Meal spacing also supports motility. The migrating motor complex only activates during fasting, so constant snacking keeps it suppressed. Leaving 4 to 5 hours between meals gives your small intestine time to sweep itself clean. This single habit change reduces relapse risk significantly and costs nothing.

Putting a Protocol Together

A complete natural SIBO protocol generally follows this sequence:

  • Phase 1 (weeks 1 to 2): Begin dietary changes (low FODMAP or Bi-Phasic elimination). This reduces symptoms and starves the bacteria before you start antimicrobials.
  • Phase 2 (weeks 2 to 6): Add herbal antimicrobials and biofilm disruptors if needed. Take disruptors on an empty stomach, followed by antimicrobials with meals. Continue the restricted diet throughout.
  • Phase 3 (weeks 6 to 12): Retest with a breath test. If levels have normalized, begin food reintroduction one category at a time. Start a prokinetic agent to prevent relapse. If levels haven’t normalized, consider a second round of antimicrobials, possibly switching to different herbs.
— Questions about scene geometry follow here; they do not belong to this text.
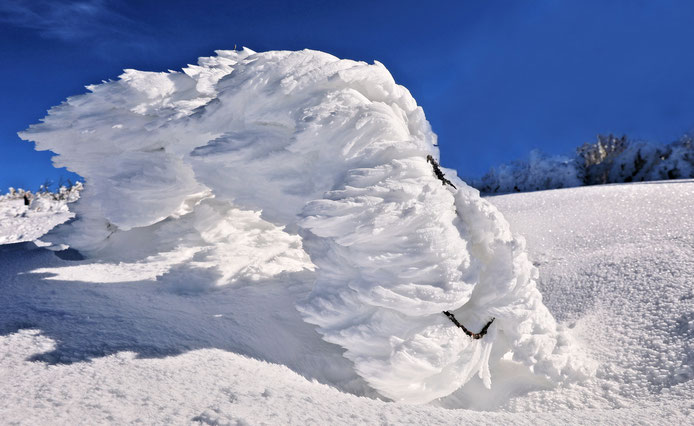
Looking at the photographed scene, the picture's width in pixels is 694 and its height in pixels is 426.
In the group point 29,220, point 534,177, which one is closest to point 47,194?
point 29,220

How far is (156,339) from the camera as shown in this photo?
1.65m

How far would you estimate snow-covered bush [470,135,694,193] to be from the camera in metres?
7.13

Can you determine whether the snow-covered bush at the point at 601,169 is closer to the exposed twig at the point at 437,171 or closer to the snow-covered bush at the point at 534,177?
the snow-covered bush at the point at 534,177

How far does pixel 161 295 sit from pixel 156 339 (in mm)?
505

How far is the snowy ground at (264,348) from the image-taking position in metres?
1.22

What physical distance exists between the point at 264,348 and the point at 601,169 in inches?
296

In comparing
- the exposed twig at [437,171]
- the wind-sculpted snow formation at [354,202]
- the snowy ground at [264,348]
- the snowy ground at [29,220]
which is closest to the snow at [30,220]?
the snowy ground at [29,220]

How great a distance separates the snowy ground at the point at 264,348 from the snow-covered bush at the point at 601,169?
4840 mm

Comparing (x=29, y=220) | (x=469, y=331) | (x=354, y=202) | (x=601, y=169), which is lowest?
(x=469, y=331)

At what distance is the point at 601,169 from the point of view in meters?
7.81

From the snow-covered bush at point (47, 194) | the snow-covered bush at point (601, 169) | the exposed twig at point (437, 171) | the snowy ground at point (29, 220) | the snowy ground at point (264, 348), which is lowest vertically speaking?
the snowy ground at point (264, 348)

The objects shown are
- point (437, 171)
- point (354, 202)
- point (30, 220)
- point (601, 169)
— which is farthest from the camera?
point (601, 169)

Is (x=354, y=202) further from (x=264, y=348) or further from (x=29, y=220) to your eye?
(x=29, y=220)

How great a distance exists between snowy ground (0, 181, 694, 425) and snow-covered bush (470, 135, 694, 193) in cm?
484
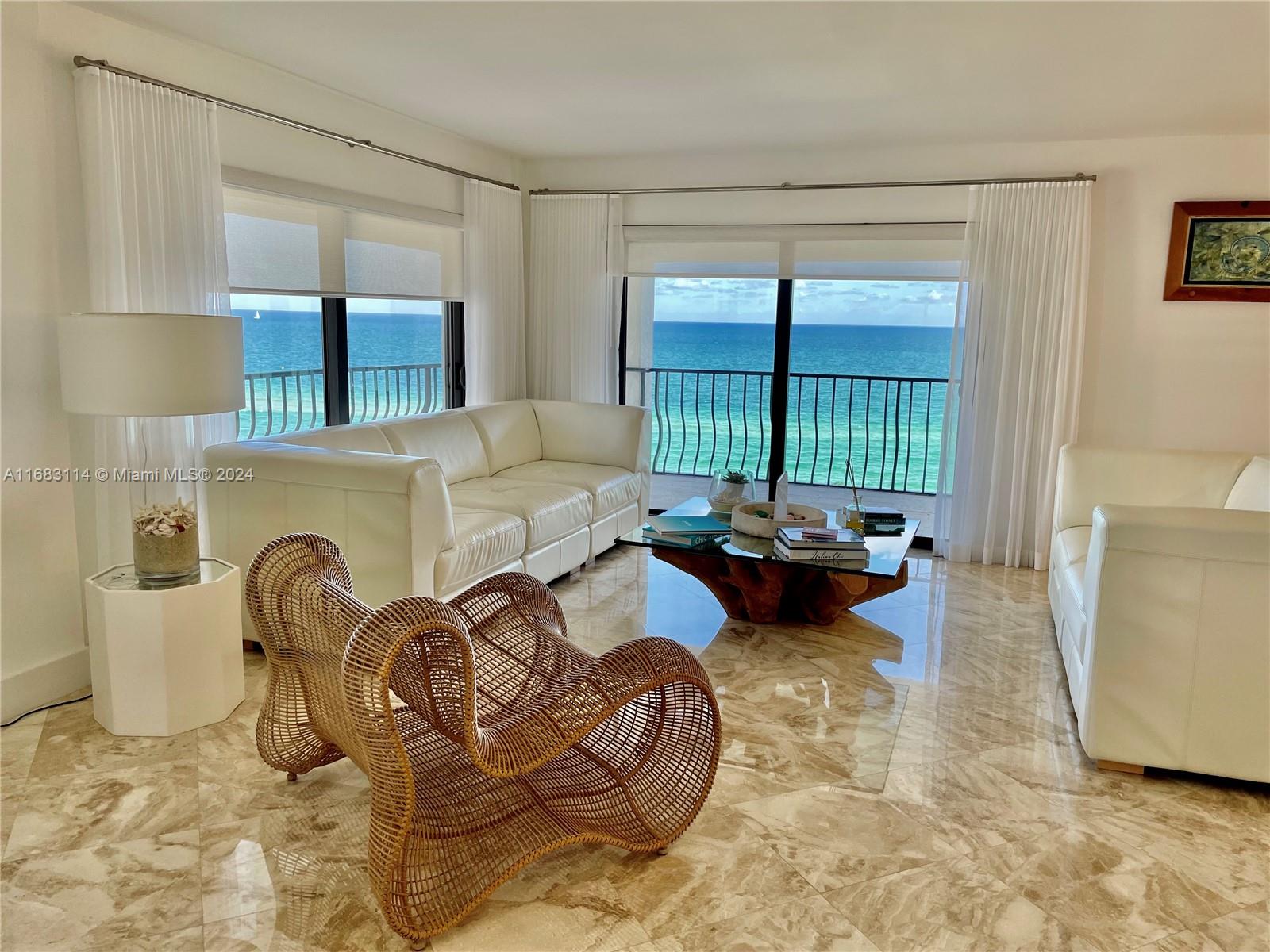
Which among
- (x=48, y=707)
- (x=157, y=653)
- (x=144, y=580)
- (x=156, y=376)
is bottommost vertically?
(x=48, y=707)

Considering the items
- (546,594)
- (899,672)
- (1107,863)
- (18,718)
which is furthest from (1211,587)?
(18,718)

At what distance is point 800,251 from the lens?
575 centimetres

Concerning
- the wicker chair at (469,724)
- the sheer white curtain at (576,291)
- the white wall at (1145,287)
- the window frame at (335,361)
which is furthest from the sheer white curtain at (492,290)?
the wicker chair at (469,724)

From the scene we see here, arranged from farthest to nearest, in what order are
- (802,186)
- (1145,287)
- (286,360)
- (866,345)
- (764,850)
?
(866,345), (286,360), (802,186), (1145,287), (764,850)

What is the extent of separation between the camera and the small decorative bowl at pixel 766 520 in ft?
13.2

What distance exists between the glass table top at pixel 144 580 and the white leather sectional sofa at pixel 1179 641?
285 cm

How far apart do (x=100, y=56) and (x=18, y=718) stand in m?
2.34

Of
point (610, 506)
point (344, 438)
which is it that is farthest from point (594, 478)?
point (344, 438)

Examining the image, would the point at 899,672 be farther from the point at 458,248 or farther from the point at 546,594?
the point at 458,248

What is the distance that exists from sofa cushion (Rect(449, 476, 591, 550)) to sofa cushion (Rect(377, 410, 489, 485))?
0.27 feet

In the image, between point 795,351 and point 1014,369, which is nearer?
point 1014,369

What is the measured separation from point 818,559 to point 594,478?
1.78 metres

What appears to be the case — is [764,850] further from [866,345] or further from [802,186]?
[866,345]

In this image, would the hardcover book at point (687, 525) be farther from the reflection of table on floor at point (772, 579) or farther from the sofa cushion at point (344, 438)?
the sofa cushion at point (344, 438)
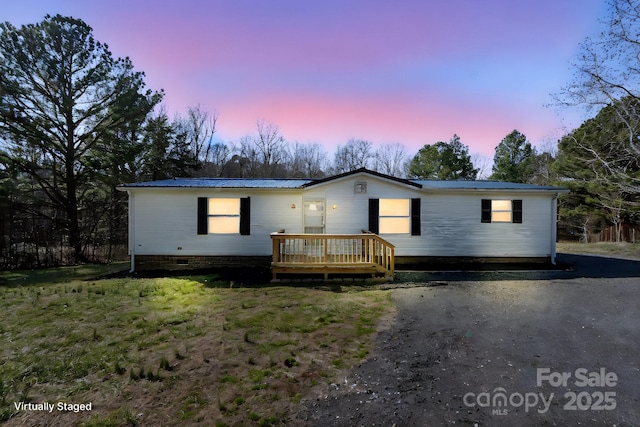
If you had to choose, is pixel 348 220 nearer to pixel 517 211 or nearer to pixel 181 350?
pixel 517 211

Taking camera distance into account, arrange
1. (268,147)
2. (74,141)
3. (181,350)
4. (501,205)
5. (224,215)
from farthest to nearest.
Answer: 1. (268,147)
2. (74,141)
3. (501,205)
4. (224,215)
5. (181,350)

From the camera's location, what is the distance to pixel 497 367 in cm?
340

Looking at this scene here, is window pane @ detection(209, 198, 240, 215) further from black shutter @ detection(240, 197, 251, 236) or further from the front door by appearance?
the front door

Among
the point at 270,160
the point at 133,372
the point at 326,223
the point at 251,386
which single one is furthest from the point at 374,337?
the point at 270,160

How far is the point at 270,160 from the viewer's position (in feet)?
109

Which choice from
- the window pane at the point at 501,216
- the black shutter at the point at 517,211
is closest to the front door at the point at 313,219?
the window pane at the point at 501,216

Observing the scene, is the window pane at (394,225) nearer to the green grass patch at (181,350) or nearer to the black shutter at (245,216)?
the green grass patch at (181,350)

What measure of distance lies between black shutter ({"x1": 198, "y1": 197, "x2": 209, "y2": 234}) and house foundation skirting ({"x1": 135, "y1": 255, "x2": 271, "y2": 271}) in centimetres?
100

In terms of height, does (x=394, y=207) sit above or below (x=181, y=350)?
above

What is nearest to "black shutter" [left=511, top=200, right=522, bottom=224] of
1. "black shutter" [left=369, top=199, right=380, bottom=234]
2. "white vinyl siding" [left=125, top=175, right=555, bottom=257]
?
"white vinyl siding" [left=125, top=175, right=555, bottom=257]

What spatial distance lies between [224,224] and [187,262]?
6.48 feet

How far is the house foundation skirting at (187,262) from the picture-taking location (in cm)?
1014

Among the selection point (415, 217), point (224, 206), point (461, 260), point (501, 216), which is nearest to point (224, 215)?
point (224, 206)

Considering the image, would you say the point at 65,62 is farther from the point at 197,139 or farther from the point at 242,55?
the point at 197,139
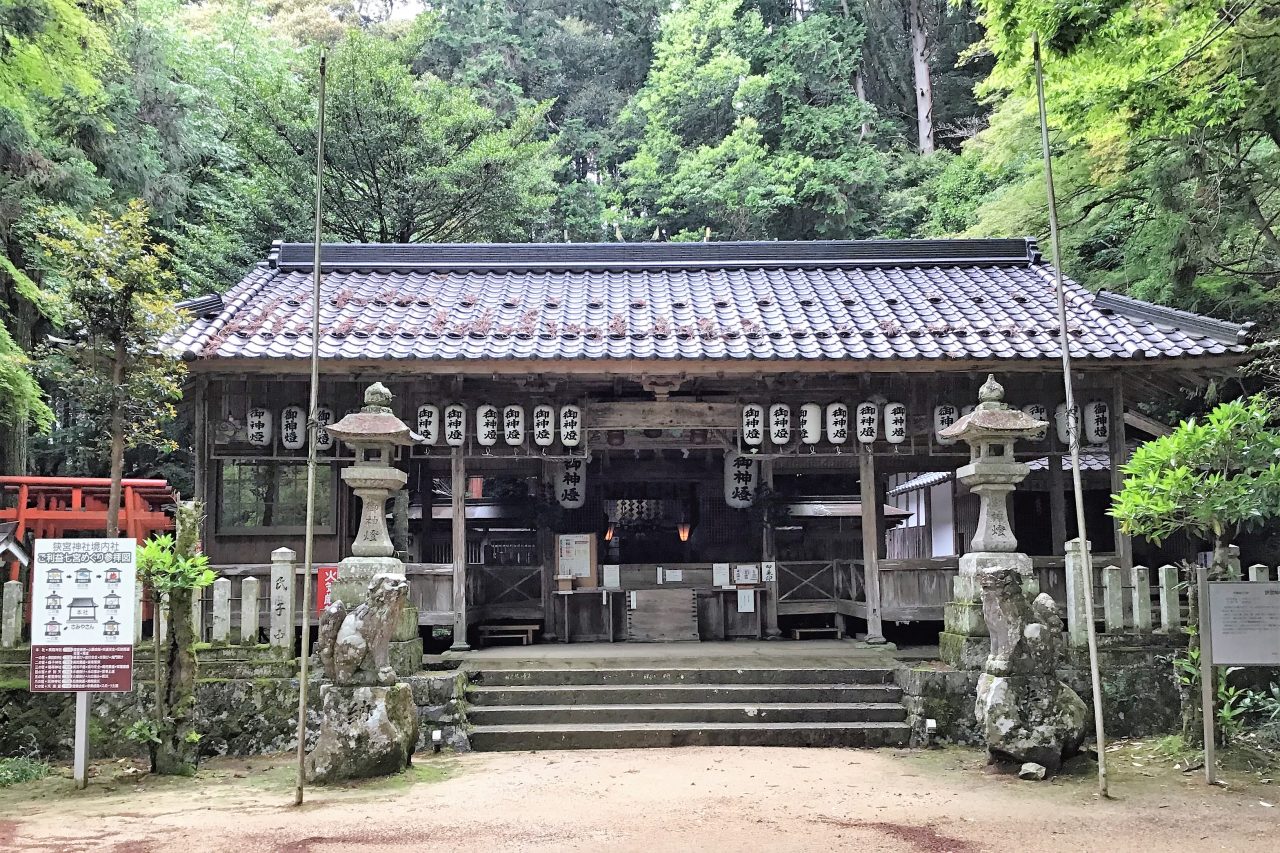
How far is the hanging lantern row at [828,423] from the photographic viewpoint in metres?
12.2

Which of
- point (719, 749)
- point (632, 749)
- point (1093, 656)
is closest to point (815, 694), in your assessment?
point (719, 749)

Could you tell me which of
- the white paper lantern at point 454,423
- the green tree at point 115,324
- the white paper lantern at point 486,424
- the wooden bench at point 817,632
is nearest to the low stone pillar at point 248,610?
the green tree at point 115,324

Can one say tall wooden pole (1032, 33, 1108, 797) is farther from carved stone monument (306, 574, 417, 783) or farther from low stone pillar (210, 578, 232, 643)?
low stone pillar (210, 578, 232, 643)

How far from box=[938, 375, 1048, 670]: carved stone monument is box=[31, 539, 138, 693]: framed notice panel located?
7918mm

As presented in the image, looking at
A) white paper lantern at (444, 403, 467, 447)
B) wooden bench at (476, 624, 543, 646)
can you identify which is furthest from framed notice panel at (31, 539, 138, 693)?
wooden bench at (476, 624, 543, 646)

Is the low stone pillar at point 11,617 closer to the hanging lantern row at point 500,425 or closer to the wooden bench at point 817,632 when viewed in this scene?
the hanging lantern row at point 500,425

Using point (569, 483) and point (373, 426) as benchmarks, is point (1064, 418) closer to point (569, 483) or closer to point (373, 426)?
point (569, 483)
Some people clear SIBO in a single 14-day round. Others need two or three rounds spaced a few weeks apart. The variable that most predicts success is consistency: following the diet strictly during treatment, completing the full antimicrobial course, and maintaining prokinetic support and meal spacing afterward. Relapse rates for SIBO are high regardless of whether you treat with antibiotics or herbs, so the post-treatment maintenance phase is arguably more important than the treatment itself.